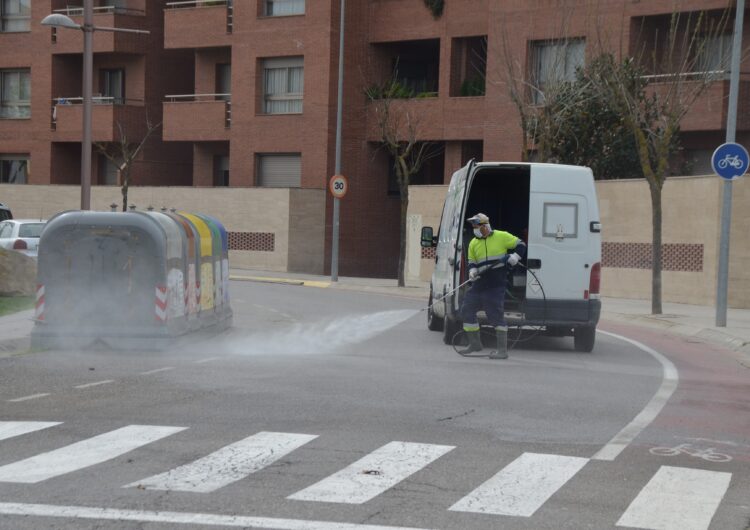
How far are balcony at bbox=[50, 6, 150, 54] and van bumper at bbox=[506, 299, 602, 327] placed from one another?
32996mm

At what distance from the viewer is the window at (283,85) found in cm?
4259

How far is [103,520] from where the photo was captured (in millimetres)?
6508

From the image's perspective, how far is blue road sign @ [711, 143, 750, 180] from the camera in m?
21.5

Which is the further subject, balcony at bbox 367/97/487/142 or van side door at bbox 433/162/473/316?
balcony at bbox 367/97/487/142

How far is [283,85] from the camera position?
42.9 metres

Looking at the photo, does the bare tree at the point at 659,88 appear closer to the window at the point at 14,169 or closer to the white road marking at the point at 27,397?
the white road marking at the point at 27,397

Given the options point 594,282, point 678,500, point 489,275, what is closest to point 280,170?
point 594,282

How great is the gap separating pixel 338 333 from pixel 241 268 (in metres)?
23.4

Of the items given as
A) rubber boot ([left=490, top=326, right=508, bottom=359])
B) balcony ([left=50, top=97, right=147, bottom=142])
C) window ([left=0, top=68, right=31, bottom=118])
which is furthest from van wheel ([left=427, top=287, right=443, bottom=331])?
window ([left=0, top=68, right=31, bottom=118])

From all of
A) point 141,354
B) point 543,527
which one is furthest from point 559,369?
point 543,527

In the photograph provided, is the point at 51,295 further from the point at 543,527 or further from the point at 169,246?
the point at 543,527

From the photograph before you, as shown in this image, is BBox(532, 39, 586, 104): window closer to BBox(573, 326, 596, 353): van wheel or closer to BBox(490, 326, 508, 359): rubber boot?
BBox(573, 326, 596, 353): van wheel

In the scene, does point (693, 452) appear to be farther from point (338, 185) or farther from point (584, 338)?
point (338, 185)

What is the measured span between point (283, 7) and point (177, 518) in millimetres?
37720
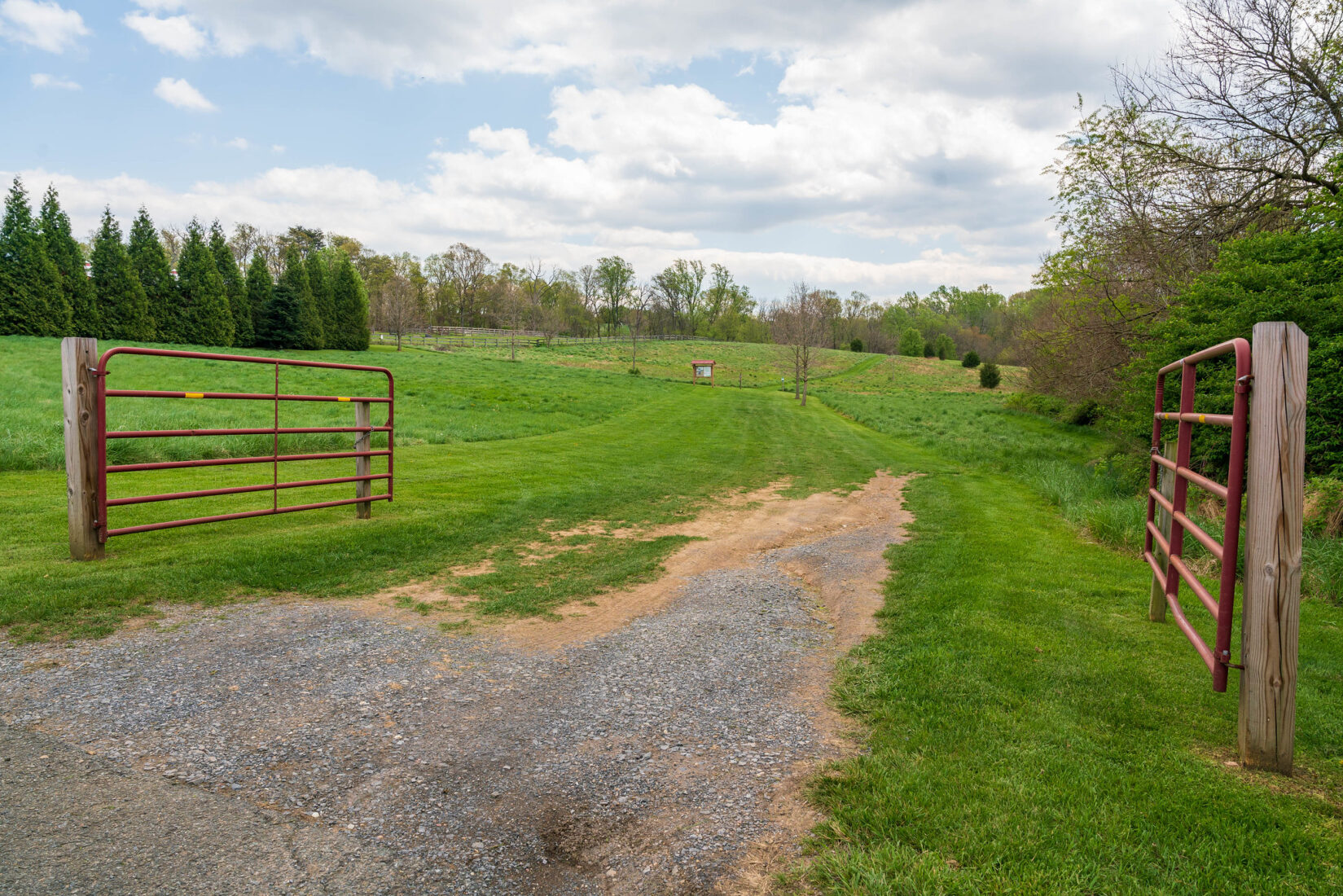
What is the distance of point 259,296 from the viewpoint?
48.2 m

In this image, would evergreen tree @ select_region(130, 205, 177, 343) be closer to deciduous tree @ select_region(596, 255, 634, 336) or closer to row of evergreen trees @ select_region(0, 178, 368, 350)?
row of evergreen trees @ select_region(0, 178, 368, 350)

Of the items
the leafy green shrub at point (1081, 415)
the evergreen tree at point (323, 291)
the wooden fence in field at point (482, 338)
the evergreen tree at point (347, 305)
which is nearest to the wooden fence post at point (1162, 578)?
the leafy green shrub at point (1081, 415)

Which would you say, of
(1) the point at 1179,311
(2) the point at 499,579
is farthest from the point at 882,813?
(1) the point at 1179,311

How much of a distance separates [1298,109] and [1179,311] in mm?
4801

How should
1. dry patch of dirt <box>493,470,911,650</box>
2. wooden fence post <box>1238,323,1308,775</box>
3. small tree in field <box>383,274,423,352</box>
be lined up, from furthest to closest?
small tree in field <box>383,274,423,352</box> < dry patch of dirt <box>493,470,911,650</box> < wooden fence post <box>1238,323,1308,775</box>

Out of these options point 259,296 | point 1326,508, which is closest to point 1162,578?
point 1326,508

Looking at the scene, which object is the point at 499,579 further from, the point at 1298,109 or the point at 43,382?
the point at 43,382

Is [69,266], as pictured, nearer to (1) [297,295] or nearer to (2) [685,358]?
(1) [297,295]

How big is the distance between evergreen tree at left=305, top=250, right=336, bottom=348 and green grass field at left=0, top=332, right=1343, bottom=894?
123 feet

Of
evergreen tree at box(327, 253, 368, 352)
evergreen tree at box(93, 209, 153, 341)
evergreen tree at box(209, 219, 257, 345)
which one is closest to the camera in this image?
evergreen tree at box(93, 209, 153, 341)

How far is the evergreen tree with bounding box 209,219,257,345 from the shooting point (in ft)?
151

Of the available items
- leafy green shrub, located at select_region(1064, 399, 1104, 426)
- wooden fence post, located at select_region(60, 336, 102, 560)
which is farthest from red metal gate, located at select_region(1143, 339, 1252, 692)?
leafy green shrub, located at select_region(1064, 399, 1104, 426)

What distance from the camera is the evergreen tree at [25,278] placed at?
3603 centimetres

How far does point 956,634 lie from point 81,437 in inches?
293
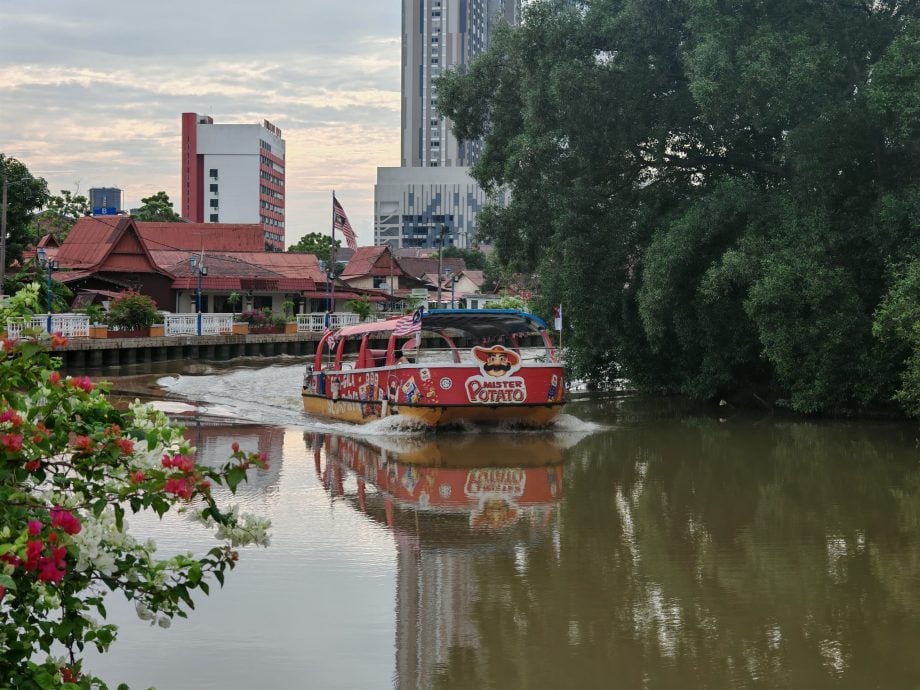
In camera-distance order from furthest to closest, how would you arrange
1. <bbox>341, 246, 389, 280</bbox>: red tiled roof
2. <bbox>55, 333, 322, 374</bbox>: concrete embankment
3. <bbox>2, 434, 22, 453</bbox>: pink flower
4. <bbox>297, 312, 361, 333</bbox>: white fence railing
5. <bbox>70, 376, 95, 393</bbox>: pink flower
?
<bbox>341, 246, 389, 280</bbox>: red tiled roof → <bbox>297, 312, 361, 333</bbox>: white fence railing → <bbox>55, 333, 322, 374</bbox>: concrete embankment → <bbox>70, 376, 95, 393</bbox>: pink flower → <bbox>2, 434, 22, 453</bbox>: pink flower

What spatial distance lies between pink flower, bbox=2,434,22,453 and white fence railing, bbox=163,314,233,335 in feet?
149

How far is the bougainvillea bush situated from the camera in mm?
4230

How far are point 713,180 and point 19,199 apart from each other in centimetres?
3081

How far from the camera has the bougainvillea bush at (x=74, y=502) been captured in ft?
13.9

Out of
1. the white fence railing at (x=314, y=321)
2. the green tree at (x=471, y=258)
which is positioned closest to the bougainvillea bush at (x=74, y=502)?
the white fence railing at (x=314, y=321)

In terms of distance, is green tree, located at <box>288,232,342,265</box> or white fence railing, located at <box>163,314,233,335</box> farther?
green tree, located at <box>288,232,342,265</box>

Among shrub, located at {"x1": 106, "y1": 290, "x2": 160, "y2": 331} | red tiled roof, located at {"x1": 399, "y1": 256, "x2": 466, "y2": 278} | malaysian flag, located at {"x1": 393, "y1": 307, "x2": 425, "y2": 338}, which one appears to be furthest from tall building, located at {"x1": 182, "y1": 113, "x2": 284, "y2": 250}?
malaysian flag, located at {"x1": 393, "y1": 307, "x2": 425, "y2": 338}

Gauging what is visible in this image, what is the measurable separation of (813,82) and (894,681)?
15876mm

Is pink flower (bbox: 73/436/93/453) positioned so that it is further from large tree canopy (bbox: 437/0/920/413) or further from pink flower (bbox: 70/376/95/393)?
large tree canopy (bbox: 437/0/920/413)

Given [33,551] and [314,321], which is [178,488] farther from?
[314,321]

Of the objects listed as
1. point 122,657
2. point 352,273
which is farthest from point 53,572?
point 352,273

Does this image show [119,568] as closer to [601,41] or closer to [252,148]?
[601,41]

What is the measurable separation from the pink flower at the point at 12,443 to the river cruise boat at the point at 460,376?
15655mm

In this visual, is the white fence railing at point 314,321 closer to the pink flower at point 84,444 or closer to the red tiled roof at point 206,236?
the red tiled roof at point 206,236
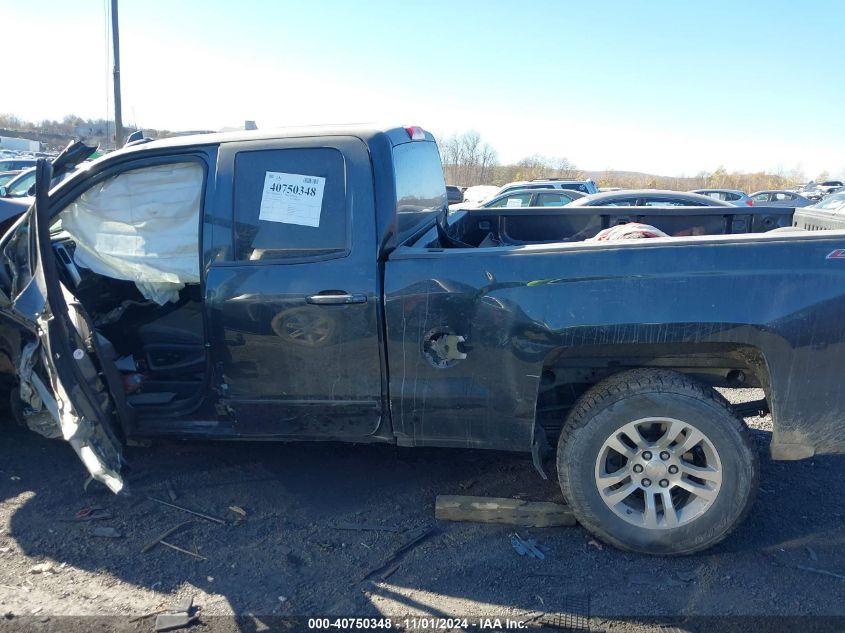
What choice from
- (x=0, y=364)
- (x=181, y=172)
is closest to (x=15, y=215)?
(x=0, y=364)

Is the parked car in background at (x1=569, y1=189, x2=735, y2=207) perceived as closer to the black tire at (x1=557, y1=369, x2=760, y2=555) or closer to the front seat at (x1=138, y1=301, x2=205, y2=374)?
the front seat at (x1=138, y1=301, x2=205, y2=374)

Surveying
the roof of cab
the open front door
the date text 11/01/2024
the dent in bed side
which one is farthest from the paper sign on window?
the date text 11/01/2024

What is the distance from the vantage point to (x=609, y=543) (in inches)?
125

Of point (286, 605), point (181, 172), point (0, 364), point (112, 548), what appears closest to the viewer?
point (286, 605)

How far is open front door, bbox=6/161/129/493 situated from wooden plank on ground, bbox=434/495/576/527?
1621mm

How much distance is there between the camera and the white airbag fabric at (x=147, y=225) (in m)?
3.56

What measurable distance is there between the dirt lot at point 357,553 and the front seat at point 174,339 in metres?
0.62

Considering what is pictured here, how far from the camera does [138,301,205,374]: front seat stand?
407 cm

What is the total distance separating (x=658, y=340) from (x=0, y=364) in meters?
3.86

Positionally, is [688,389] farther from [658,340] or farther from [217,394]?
[217,394]

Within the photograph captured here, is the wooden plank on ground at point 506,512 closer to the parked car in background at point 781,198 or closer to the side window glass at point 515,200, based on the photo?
the side window glass at point 515,200

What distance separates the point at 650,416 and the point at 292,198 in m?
2.02

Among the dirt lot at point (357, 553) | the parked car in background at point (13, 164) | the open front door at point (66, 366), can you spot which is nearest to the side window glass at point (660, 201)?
the dirt lot at point (357, 553)

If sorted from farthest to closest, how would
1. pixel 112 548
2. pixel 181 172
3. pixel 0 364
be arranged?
pixel 0 364, pixel 181 172, pixel 112 548
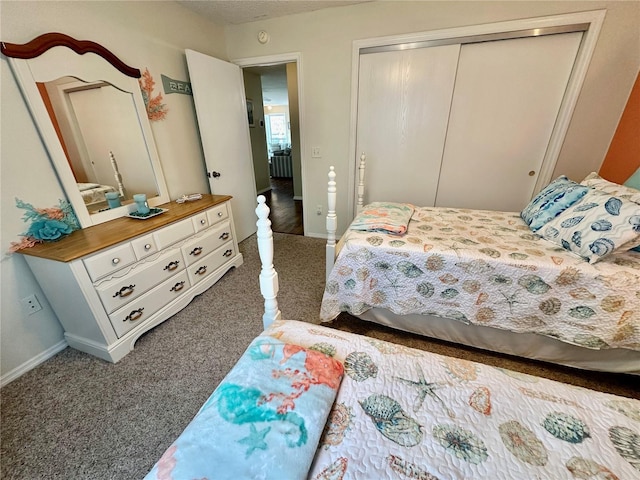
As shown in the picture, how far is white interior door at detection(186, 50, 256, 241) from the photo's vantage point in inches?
96.1

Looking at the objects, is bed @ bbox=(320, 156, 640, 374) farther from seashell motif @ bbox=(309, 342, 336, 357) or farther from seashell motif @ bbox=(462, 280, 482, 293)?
seashell motif @ bbox=(309, 342, 336, 357)

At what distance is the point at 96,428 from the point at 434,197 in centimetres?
306

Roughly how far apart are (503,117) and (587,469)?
8.49 ft

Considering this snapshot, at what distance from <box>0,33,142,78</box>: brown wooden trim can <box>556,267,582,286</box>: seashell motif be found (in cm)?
301

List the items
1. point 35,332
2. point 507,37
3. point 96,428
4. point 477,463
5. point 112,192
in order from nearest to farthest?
1. point 477,463
2. point 96,428
3. point 35,332
4. point 112,192
5. point 507,37

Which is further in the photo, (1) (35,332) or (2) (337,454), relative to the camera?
(1) (35,332)

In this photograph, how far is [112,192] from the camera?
6.17 ft

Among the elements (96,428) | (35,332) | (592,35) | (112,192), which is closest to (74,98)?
(112,192)

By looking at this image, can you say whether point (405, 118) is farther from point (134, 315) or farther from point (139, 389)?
point (139, 389)

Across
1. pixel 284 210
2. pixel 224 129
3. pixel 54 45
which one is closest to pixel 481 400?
pixel 54 45

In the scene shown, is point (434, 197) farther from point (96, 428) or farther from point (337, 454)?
point (96, 428)

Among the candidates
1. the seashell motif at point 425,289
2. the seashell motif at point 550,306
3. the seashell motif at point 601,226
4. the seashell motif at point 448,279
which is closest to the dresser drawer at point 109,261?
the seashell motif at point 425,289

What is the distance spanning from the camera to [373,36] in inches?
93.6

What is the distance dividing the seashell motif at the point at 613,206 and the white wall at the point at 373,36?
128cm
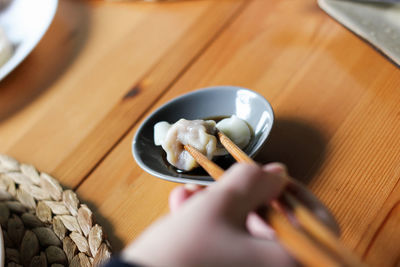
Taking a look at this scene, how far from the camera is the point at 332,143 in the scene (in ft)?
2.44

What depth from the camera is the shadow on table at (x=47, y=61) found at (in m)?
1.08

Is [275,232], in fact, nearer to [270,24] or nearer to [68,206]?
[68,206]

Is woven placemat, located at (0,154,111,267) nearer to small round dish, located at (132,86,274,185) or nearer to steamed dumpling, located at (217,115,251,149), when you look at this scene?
small round dish, located at (132,86,274,185)

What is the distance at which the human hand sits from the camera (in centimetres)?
40

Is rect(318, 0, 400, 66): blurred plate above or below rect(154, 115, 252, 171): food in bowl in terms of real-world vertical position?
above

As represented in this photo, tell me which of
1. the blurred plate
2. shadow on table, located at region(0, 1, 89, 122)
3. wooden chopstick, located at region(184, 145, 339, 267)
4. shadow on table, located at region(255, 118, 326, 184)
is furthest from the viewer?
shadow on table, located at region(0, 1, 89, 122)

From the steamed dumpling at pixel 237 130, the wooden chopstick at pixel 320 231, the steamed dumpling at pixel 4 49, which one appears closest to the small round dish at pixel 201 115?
the steamed dumpling at pixel 237 130

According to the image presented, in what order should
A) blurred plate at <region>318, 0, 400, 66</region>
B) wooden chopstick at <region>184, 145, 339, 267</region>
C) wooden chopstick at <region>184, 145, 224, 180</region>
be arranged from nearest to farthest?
wooden chopstick at <region>184, 145, 339, 267</region> → wooden chopstick at <region>184, 145, 224, 180</region> → blurred plate at <region>318, 0, 400, 66</region>

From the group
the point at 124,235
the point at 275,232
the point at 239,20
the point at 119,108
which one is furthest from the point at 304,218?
the point at 239,20

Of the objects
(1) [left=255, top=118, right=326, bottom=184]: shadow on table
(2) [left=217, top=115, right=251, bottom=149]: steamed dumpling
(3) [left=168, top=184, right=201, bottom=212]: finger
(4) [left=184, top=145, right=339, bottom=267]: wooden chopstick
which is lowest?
(3) [left=168, top=184, right=201, bottom=212]: finger

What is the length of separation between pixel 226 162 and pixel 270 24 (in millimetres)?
424

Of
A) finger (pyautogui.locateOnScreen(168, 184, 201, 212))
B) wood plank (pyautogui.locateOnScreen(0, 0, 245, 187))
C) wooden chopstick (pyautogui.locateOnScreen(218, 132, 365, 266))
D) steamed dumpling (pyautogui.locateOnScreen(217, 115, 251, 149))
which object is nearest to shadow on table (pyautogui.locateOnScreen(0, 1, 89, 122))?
wood plank (pyautogui.locateOnScreen(0, 0, 245, 187))

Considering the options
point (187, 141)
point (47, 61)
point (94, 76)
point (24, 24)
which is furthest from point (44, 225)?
point (24, 24)

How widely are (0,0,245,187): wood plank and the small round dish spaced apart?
0.11 m
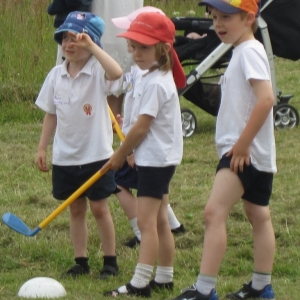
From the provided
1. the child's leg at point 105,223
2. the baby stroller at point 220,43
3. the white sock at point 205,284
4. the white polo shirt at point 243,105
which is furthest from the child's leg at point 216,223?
the baby stroller at point 220,43

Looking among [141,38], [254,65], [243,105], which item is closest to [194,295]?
[243,105]

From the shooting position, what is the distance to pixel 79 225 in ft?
13.8

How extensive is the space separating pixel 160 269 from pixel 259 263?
0.48m

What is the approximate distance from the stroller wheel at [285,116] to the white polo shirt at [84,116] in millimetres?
3776

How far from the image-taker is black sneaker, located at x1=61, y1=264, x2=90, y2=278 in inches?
164

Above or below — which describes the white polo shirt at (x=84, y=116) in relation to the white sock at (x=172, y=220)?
above

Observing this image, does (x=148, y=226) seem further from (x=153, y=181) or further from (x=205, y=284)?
(x=205, y=284)

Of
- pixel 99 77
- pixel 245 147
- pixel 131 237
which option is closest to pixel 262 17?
pixel 131 237

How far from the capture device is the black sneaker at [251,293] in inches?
145

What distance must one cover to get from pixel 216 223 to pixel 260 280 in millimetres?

====================

Render the lines from the one with "What is the distance dividing" up to and including the one with "wooden chopstick at <region>184, 145, 339, 267</region> →" as a two-column CSV with the columns "prompt" and "response". Give one row for each of them, with its wording and its answer each in a single quoted field, line breaks turned into spaces, and the pictures left out.

RESULT BELOW -
prompt,response
"What is the distance dividing the seashell motif at the point at 613,206 and the white wall at the point at 373,36?","128cm"
"Taking a look at this scene, how far from the camera is the point at 332,143 in the scene (in ft)?","2.44"
"What depth from the camera is the shadow on table at (x=47, y=61) found at (in m)?","1.08"
"Is [275,232], in fact, nearer to [270,24] or nearer to [68,206]?","[68,206]"
"Is woven placemat, located at (0,154,111,267) nearer to small round dish, located at (132,86,274,185) or nearer to steamed dumpling, located at (217,115,251,149), when you look at this scene?","small round dish, located at (132,86,274,185)"
"What is the distance at which the human hand sits from the camera (in centimetres)?","40"
"Is rect(318, 0, 400, 66): blurred plate above or below rect(154, 115, 252, 171): food in bowl in terms of real-world vertical position?","above"
"As represented in this photo, tell me which of 1. the blurred plate 2. shadow on table, located at region(0, 1, 89, 122) 3. wooden chopstick, located at region(184, 145, 339, 267) 4. shadow on table, located at region(255, 118, 326, 184) is furthest from the viewer?","shadow on table, located at region(0, 1, 89, 122)"
"From the steamed dumpling at pixel 237 130, the wooden chopstick at pixel 320 231, the steamed dumpling at pixel 4 49, which one appears closest to the small round dish at pixel 201 115?","the steamed dumpling at pixel 237 130"
"According to the image presented, in what order should A) blurred plate at <region>318, 0, 400, 66</region> B) wooden chopstick at <region>184, 145, 339, 267</region> C) wooden chopstick at <region>184, 145, 224, 180</region> be arranged from nearest to farthest?","wooden chopstick at <region>184, 145, 339, 267</region> → wooden chopstick at <region>184, 145, 224, 180</region> → blurred plate at <region>318, 0, 400, 66</region>"